What this task involves:
In the entries below, find each line where the word "present" appears and give only the total count of such lines.
START Entries supplied
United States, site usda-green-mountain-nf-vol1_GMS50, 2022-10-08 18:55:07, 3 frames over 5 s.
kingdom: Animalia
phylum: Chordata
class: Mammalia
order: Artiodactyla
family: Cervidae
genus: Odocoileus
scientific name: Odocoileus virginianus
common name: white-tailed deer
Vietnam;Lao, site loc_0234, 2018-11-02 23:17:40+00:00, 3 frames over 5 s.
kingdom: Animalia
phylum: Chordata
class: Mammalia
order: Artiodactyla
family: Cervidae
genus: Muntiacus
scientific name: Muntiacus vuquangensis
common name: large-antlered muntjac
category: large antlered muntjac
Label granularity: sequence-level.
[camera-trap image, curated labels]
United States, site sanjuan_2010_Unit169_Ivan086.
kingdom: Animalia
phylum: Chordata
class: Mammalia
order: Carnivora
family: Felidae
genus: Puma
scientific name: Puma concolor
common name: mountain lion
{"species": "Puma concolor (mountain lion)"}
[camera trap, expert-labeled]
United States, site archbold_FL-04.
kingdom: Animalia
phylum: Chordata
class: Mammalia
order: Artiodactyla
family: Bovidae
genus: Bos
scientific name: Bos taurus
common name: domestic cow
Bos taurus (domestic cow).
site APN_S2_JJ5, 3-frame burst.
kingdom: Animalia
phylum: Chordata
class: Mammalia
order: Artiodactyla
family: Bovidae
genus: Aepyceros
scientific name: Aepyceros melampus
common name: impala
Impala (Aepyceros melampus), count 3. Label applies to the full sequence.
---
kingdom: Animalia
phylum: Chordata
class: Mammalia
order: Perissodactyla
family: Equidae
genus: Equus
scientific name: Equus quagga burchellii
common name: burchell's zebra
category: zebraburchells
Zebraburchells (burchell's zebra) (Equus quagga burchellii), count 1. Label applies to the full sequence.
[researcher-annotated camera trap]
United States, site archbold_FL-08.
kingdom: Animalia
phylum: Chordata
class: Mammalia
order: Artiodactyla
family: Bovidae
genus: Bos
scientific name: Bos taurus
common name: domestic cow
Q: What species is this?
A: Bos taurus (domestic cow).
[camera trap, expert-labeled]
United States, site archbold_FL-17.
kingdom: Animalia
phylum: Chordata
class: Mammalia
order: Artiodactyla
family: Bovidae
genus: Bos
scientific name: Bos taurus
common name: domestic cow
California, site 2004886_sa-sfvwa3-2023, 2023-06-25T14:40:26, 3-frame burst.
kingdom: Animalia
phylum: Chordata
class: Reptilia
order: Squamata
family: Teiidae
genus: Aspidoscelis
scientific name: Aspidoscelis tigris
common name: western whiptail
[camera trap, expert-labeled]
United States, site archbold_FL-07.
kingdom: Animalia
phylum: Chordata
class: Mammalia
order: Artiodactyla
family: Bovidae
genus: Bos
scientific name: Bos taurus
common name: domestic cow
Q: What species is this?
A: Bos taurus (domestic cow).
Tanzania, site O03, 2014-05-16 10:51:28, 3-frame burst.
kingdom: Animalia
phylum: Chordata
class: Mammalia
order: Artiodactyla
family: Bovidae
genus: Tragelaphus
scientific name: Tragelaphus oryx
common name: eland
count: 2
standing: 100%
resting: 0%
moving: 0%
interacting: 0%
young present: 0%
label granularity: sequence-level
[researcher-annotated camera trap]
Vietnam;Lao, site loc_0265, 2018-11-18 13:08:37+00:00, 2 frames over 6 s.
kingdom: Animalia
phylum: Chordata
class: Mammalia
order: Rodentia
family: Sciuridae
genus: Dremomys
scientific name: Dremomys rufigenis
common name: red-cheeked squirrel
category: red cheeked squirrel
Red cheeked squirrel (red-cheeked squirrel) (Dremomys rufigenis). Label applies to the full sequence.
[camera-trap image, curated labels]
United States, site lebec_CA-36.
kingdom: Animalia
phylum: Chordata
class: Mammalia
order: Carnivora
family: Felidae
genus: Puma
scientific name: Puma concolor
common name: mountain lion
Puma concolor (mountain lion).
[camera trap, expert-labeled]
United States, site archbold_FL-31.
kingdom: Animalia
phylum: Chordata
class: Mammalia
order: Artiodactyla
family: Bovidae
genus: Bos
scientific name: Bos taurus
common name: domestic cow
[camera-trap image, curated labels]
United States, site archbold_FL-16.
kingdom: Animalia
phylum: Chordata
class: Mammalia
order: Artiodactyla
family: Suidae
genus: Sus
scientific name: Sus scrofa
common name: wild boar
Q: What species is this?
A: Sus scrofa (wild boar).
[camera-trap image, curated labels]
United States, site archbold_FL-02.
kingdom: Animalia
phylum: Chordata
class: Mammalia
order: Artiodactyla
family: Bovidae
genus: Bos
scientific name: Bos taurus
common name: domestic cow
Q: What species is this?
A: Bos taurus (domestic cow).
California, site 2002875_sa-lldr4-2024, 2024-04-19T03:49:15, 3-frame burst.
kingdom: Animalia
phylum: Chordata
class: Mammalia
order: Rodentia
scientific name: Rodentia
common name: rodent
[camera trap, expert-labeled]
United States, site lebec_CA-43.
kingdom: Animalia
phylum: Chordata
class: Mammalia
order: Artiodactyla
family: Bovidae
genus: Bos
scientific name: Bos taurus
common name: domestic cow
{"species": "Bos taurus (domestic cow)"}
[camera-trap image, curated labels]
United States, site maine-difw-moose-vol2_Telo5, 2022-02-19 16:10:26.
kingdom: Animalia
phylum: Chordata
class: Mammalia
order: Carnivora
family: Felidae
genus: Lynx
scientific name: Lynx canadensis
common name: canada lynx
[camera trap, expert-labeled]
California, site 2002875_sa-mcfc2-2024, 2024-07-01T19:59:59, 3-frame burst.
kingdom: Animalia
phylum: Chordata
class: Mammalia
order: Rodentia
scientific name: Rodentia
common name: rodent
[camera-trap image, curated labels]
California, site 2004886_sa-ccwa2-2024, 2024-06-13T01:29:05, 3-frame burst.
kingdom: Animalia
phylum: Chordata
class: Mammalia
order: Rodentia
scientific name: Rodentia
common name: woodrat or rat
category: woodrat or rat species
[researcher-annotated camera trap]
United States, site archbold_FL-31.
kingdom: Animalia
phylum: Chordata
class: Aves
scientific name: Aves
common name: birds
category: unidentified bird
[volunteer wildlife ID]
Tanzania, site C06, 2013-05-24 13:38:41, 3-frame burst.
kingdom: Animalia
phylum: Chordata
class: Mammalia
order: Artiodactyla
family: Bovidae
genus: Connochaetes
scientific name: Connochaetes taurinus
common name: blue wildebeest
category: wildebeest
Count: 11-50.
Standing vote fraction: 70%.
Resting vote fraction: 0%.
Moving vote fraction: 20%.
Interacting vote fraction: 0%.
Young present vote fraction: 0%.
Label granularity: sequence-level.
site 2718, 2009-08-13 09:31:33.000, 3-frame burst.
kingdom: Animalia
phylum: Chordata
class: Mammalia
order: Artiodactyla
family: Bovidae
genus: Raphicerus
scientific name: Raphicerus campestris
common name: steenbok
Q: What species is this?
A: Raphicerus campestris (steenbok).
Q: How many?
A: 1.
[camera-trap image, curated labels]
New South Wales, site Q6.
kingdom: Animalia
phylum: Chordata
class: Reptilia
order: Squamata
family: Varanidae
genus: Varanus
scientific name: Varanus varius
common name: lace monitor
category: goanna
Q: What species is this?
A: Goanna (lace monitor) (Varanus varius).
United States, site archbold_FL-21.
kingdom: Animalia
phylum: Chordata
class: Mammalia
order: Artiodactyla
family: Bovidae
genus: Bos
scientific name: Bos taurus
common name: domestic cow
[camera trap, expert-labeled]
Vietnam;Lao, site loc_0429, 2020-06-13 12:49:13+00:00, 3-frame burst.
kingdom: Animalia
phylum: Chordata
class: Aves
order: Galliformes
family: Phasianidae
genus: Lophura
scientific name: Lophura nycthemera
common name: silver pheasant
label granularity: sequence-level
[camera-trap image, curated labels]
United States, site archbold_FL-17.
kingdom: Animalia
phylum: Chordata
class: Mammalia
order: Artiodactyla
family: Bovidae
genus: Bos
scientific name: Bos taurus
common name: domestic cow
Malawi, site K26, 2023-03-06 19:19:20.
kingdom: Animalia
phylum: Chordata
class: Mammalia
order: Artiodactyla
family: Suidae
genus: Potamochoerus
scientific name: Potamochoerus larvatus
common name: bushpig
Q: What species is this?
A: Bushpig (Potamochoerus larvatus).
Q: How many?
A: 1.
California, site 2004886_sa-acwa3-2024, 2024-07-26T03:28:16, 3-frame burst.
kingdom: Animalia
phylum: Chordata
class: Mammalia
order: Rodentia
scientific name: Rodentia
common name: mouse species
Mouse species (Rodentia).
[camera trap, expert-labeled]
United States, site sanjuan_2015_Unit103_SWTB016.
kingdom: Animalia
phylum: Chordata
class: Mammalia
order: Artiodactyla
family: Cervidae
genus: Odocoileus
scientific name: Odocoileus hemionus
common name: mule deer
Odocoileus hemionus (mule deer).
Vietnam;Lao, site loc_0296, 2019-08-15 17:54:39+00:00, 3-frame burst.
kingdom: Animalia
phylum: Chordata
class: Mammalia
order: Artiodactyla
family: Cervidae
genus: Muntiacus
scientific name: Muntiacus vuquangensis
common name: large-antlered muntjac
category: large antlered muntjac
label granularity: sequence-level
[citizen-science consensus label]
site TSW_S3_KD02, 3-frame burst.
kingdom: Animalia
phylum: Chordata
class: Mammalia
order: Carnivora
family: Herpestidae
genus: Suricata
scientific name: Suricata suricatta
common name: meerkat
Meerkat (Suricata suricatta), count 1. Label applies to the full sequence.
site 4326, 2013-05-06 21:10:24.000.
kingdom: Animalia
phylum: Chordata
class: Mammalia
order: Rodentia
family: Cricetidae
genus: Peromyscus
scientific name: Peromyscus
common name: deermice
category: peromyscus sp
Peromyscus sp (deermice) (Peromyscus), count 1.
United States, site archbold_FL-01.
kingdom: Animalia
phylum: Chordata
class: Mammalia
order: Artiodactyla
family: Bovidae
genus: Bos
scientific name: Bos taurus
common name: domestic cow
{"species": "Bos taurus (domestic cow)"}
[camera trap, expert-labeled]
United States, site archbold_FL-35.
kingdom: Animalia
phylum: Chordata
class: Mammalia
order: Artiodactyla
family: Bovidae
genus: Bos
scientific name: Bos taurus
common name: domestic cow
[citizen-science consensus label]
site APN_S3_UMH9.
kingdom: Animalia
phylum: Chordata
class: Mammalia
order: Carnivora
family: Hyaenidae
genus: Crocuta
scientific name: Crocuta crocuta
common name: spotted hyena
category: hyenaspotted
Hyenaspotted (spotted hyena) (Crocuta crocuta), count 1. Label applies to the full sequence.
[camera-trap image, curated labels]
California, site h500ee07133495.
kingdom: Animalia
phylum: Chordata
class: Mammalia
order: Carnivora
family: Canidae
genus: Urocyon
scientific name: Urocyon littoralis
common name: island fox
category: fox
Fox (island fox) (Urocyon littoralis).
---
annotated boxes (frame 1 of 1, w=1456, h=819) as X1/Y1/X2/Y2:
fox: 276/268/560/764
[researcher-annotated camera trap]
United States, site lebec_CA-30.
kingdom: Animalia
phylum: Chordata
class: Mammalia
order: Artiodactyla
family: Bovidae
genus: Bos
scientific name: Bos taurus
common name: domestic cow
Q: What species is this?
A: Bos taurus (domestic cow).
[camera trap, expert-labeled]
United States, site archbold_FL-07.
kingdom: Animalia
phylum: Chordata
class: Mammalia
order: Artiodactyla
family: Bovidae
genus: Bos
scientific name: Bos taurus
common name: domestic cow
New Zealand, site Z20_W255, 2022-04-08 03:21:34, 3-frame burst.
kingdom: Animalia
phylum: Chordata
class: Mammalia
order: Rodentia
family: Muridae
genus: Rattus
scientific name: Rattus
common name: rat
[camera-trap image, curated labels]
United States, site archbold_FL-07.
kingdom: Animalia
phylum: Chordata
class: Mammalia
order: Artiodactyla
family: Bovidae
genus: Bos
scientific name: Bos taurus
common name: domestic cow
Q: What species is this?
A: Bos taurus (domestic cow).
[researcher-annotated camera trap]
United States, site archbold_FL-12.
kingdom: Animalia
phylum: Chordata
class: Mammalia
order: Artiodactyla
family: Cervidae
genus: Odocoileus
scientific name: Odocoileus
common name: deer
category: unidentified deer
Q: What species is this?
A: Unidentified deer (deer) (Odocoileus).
END Entries supplied
Answer to the problem:
2